§ **WHAT YOU SHOULD DO**
Extract each line of the records below that contains the word "self".

[Saved entries]
********************

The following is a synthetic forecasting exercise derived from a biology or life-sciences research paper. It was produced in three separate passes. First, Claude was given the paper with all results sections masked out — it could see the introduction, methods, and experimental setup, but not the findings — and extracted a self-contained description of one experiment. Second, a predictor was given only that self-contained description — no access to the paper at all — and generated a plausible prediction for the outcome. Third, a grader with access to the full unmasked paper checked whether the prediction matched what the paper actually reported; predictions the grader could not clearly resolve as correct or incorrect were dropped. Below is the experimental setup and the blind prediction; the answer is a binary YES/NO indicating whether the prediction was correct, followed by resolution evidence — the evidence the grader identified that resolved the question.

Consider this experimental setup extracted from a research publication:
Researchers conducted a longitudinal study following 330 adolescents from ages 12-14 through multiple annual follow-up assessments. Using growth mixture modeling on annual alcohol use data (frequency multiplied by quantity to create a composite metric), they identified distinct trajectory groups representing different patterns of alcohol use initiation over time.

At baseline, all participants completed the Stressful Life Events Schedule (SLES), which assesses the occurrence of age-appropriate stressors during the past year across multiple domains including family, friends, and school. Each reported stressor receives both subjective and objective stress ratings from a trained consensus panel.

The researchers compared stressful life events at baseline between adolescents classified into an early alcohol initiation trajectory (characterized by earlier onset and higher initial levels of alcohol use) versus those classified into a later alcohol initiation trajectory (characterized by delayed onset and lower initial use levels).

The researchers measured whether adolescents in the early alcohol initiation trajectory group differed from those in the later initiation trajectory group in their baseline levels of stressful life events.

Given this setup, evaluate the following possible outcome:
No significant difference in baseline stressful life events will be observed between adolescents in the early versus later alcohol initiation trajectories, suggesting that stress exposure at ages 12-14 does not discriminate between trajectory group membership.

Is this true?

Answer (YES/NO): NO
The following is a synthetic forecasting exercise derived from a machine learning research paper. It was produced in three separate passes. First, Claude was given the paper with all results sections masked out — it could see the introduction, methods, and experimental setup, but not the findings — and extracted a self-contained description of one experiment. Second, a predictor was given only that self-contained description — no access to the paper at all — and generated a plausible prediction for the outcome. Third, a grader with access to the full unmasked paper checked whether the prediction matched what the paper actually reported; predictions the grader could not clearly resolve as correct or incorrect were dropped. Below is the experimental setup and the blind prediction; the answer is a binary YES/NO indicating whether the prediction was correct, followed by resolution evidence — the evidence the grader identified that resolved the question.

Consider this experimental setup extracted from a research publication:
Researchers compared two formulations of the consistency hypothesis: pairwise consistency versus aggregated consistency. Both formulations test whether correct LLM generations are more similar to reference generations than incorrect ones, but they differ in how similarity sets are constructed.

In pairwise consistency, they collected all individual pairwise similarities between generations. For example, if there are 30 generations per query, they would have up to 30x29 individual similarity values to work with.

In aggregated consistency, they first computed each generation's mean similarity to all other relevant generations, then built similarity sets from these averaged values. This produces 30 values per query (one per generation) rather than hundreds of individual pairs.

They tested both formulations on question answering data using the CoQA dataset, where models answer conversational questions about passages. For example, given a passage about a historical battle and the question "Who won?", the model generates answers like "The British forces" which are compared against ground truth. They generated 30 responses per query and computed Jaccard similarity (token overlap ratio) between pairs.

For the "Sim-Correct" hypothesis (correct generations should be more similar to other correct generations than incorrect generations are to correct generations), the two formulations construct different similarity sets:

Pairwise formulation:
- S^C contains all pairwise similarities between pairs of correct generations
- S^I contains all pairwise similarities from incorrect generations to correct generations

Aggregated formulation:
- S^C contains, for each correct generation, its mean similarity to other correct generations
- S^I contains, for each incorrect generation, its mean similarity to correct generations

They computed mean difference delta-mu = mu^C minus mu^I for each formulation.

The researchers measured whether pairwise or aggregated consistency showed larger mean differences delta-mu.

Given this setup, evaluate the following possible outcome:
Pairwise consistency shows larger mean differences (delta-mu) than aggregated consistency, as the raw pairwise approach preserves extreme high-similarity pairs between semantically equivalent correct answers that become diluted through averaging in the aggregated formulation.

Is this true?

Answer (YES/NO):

********************

§ **RESULT OF THIS TASK**
The following is a synthetic forecasting exercise derived from a biology or life-sciences research paper. It was produced in three separate passes. First, Claude was given the paper with all results sections masked out — it could see the introduction, methods, and experimental setup, but not the findings — and extracted a self-contained description of one experiment. Second, a predictor was given only that self-contained description — no access to the paper at all — and generated a plausible prediction for the outcome. Third, a grader with access to the full unmasked paper checked whether the prediction matched what the paper actually reported; predictions the grader could not clearly resolve as correct or incorrect were dropped. Below is the experimental setup and the blind prediction; the answer is a binary YES/NO indicating whether the prediction was correct, followed by resolution evidence — the evidence the grader identified that resolved the question.
The following is a synthetic forecasting exercise derived from a machine learning research paper. It was produced in three separate passes. First, Claude was given the paper with all results sections masked out — it could see the introduction, methods, and experimental setup, but not the findings — and extracted a self-contained description of one experiment. Second, a predictor was given only that self-contained description — no access to the paper at all — and generated a plausible prediction for the outcome. Third, a grader with access to the full unmasked paper checked whether the prediction matched what the paper actually reported; predictions the grader could not clearly resolve as correct or incorrect were dropped. Below is the experimental setup and the blind prediction; the answer is a binary YES/NO indicating whether the prediction was correct, followed by resolution evidence — the evidence the grader identified that resolved the question.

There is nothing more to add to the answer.